[TEXTO PROPORCIONADO]:
--------------------

Y este hecho presupone que no se trata de naciones preexistentes invadidas por un agente externo opresor que permaneciera ajeno, siendo liberadas finalmente por héroes autóctonos que restituyeran su independencia y su libertad perdida, porque promotoras de las independencias fueron precisamente las oligarquías criollas a las que pertenecían próceres como Simón Bolívar, Sucre, San Martín u O\'Higgins. Las sociedades políticas precolombinas, en su mayor parte preestatales, fueron integradas en muchos casos en la Monarquía Hispánica, mientras que las sociedades ya estatales como las de los Incas o Aztecas fueron desarticuladas, sin perjuicio de que sus partes materiales y muchas de sus instituciones se conservaran, aunque transformadas y adaptadas a las nuevas instituciones hispánicas, en vigor durante trescientos años.
El asunto, sin embargo, suscita muchas interpretaciones y contradicciones de gran interés que se pueden clasificar en tres vertientes:
1) Los partidarios del movimiento bolivariano, vigente en Venezuela o Bolivia entre otros países, que ven la conquista española como un acto de invasión, usurpación y, hasta llegan a osar decir, genocidio del que Bolívar como principal protagonista -entre otros próceres- habría liberado al continente, restituyendo la dignidad política de los antiguos Incas. Como reconocimiento al núcleo inca, el Alto Perú, habría fundado en él la nueva república, llamada Bolivia en honor al propio Bolívar y cuya capital, Sucre, la antigua Chuquisaca, honra el nombre de su lugarteniente, el héroe de Ayacucho, Antonio José de Sucre. Según esta versión, quedaría deslegitimada cualquier apelación a la administración hispánica y, en su lugar, o bien habría que remontarse a los asentamientos incas, o bien atenerse a los decretos de Bolívar para dirimir el contencioso.

--------------------

[EXTRACTOS DEL LISTADO]:
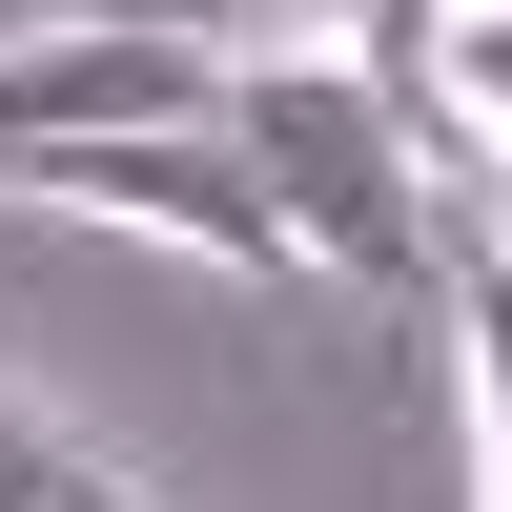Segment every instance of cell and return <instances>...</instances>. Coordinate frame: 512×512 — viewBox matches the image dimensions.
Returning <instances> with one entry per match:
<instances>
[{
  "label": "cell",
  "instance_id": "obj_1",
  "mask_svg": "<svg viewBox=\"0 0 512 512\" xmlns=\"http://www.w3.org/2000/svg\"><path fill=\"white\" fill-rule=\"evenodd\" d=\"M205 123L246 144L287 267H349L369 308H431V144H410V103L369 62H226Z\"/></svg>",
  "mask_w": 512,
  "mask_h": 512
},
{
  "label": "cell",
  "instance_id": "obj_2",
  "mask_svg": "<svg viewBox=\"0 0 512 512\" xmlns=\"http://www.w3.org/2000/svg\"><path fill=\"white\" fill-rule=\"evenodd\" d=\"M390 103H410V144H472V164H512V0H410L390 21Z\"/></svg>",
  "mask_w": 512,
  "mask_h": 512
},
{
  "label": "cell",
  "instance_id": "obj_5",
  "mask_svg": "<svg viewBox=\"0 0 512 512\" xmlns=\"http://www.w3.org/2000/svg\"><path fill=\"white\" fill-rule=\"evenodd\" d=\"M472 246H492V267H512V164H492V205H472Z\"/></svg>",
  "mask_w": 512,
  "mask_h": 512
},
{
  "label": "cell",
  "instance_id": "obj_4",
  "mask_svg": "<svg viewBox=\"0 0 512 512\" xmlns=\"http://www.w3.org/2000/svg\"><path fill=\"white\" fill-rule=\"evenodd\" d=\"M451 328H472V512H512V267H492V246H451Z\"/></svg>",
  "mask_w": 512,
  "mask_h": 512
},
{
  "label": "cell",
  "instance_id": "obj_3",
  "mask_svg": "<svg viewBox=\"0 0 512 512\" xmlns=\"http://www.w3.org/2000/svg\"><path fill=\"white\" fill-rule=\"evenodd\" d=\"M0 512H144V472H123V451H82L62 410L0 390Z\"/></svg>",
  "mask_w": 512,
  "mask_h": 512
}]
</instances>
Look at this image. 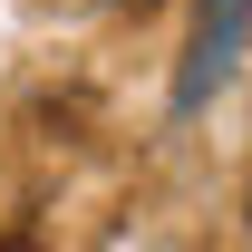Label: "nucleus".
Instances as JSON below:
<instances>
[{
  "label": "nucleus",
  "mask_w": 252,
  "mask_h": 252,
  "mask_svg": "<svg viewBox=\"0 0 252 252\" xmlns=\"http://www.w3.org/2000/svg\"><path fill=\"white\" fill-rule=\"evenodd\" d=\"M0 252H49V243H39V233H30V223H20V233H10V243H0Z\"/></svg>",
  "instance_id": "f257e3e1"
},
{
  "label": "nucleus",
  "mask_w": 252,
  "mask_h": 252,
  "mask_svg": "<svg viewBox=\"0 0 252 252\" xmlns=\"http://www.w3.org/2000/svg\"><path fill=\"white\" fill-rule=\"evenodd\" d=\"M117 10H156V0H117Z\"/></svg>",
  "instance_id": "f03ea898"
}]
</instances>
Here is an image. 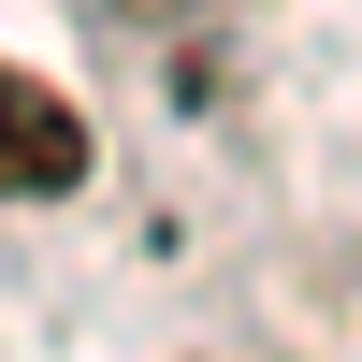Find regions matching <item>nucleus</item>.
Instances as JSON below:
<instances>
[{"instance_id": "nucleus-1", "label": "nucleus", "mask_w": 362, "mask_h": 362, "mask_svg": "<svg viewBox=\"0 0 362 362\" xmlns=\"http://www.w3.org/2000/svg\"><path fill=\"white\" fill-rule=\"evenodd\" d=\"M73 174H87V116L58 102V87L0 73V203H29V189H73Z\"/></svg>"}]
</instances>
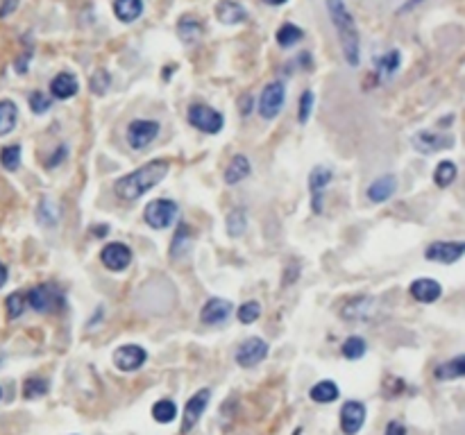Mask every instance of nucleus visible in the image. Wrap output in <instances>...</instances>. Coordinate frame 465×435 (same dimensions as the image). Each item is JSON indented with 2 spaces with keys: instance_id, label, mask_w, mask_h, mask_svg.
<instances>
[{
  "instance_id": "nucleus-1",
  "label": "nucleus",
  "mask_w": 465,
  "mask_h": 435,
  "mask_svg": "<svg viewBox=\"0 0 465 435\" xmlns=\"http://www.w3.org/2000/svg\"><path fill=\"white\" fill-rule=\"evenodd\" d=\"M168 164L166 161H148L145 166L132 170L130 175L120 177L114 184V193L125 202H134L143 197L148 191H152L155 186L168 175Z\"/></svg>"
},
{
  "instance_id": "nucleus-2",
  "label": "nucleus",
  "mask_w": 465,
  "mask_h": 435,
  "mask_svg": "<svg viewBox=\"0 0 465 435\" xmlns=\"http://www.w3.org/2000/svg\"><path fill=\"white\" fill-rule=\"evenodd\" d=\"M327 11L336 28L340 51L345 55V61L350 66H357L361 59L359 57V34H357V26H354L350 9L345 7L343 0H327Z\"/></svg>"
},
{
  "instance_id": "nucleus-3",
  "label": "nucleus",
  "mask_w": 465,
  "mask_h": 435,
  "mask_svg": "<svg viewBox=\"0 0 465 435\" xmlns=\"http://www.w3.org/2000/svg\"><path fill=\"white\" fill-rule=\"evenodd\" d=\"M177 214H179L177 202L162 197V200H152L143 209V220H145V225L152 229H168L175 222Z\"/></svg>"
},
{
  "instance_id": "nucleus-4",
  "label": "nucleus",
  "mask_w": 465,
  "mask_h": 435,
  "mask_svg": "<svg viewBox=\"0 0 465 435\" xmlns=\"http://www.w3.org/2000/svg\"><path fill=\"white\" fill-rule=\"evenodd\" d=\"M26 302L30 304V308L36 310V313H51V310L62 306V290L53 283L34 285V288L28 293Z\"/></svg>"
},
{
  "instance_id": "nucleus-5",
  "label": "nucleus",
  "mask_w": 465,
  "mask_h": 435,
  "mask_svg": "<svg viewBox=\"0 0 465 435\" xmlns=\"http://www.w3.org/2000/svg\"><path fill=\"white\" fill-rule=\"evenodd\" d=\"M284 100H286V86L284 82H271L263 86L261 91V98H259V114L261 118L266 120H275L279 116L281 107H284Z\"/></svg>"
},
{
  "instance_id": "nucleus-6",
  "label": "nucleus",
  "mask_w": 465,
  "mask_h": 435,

--------------------

[LO QUE SE PIDE]: Reescribe el fragmento del texto proporcionado que comienza con "Y este hecho" y continúa hasta "durante trescientos años.", y cambia "oligarquías criollas" por "élites criollas". Para responder, básate solamente en el texto proporcionado.

[RESPUESTA]:
Y este hecho presupone que no se trata de naciones preexistentes invadidas por un agente externo opresor que permaneciera ajeno, siendo liberadas finalmente por héroes autóctonos que restituyeran su independencia y su libertad perdida, porque promotoras de las independencias fueron precisamente las élites criollas a las que pertenecían próceres como Simón Bolívar, Sucre, San Martín u O\'Higgins. Las sociedades políticas precolombinas, en su mayor parte preestatales, fueron integradas en muchos casos en la Monarquía Hispánica, mientras que las sociedades ya estatales como las de los Incas o Aztecas fueron desarticuladas, sin perjuicio de que sus partes materiales y muchas de sus instituciones se conservaran, aunque transformadas y adaptadas a las nuevas instituciones hispánicas, en vigor durante trescientos años.